US 11,748,106 B2
Data operations and finite state machine for machine learning via bypass of computational tasks based on frequently-used data values
Liwei Ma, Beijing (CN); Nadathur Rajagopalan Satish, Santa Clara, CA (US); Jeremy Bottleson, Rancho Cordova, CA (US); Farshad Akhbari, Chandler, AZ (US); Eriko Nurvitadhi, Hillsboro, OR (US); Abhishek R. Appu, El Dorado Hills, CA (US); Altug Koker, El Dorado Hills, CA (US); Kamal Sinha, Rancho Cordova, CA (US); Joydeep Ray, Folsom, CA (US); Balaji Vembu, Folsom, CA (US); Vasanth Ranganathan, El Dorado Hills, CA (US); and Sanjeev Jahagirdar, Folsom, CA (US)
Assigned to INTEL CORPORATION, Santa Clara, CA (US)
Filed by Intel Corporation, Santa Clara, CA (US)
Filed on Mar. 1, 2022, as Appl. No. 17/683,564.
Application 17/683,564 is a continuation of application No. 15/482,798, filed on Apr. 9, 2017, granted, now 11,269,643.
Prior Publication US 2022/0253317 A1, Aug. 11, 2022
This patent is subject to a terminal disclaimer.

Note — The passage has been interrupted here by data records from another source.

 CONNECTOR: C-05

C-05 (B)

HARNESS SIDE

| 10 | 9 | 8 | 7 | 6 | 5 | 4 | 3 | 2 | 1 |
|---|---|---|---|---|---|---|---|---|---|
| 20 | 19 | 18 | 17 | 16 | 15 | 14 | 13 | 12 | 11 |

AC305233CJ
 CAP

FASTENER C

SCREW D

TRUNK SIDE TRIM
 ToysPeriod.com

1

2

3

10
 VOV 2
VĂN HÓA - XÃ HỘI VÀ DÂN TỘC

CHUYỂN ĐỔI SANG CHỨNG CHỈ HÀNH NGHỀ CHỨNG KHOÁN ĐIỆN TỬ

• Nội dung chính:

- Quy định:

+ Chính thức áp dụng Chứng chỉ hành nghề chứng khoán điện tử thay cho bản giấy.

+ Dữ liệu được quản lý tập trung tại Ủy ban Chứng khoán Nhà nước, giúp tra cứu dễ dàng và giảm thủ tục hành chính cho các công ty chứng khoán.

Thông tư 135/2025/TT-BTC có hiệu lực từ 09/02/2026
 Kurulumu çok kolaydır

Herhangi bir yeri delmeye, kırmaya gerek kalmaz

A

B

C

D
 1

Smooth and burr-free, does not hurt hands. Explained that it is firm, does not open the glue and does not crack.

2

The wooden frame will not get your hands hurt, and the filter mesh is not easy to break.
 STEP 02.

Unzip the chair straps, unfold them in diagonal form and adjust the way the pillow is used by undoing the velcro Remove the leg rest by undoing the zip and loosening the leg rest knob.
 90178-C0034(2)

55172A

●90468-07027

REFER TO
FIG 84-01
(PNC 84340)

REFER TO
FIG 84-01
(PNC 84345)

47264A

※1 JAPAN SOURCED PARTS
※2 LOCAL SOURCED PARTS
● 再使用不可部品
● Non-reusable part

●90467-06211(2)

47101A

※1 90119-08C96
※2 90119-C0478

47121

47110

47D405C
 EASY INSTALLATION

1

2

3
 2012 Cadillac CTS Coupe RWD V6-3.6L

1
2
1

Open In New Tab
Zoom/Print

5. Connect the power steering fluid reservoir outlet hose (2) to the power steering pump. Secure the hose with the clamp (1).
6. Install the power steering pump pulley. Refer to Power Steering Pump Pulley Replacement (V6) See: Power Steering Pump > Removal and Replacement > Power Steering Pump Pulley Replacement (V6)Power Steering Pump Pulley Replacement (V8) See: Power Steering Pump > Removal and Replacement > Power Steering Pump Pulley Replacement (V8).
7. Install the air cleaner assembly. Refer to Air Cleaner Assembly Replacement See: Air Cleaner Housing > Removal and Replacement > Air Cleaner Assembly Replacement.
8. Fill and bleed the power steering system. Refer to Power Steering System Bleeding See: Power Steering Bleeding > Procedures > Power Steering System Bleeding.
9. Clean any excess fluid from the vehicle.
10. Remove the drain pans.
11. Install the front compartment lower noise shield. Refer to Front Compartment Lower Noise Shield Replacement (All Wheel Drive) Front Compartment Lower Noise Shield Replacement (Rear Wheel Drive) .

Int. Cl. G06F 9/38 (2018.01)
CPC G06F 9/3832 (2013.01) 20 Claims
OG exemplary drawing
 
1. An apparatus comprising:
a graphics processor comprising computation circuitry to:
implement a frequently-used data value (FDV) configuration that is to identify a plurality of FDVs, wherein the FDV configuration is to provide a data list consisting of a set of data values defined as FDVs;
apply the FDV configuration to input data received at the computation circuitry, the input data to be used in computational tasks executed by the computation circuitry;
identify, based on the FDV configuration, occurrence in the input data of defined FDVs from the set of data values and of one or more non-FDVs, wherein the one or more non-FDVs consist of other data values that are not comprised in the set of data values;
for the identified FDVs of the input data, cause the identified FDVs to bypass the computational tasks; and
for the one or more non-FDVs of the input data, cause the one or more non-FDVs to be processed by a finite state machine (FSM) implemented by the computation circuitry, wherein the FSM is to:
provide a common primitive for convolution and full connection computation for the computational tasks;
combine memory read accesses; and
merge two or more mathematical operations of the computational tasks.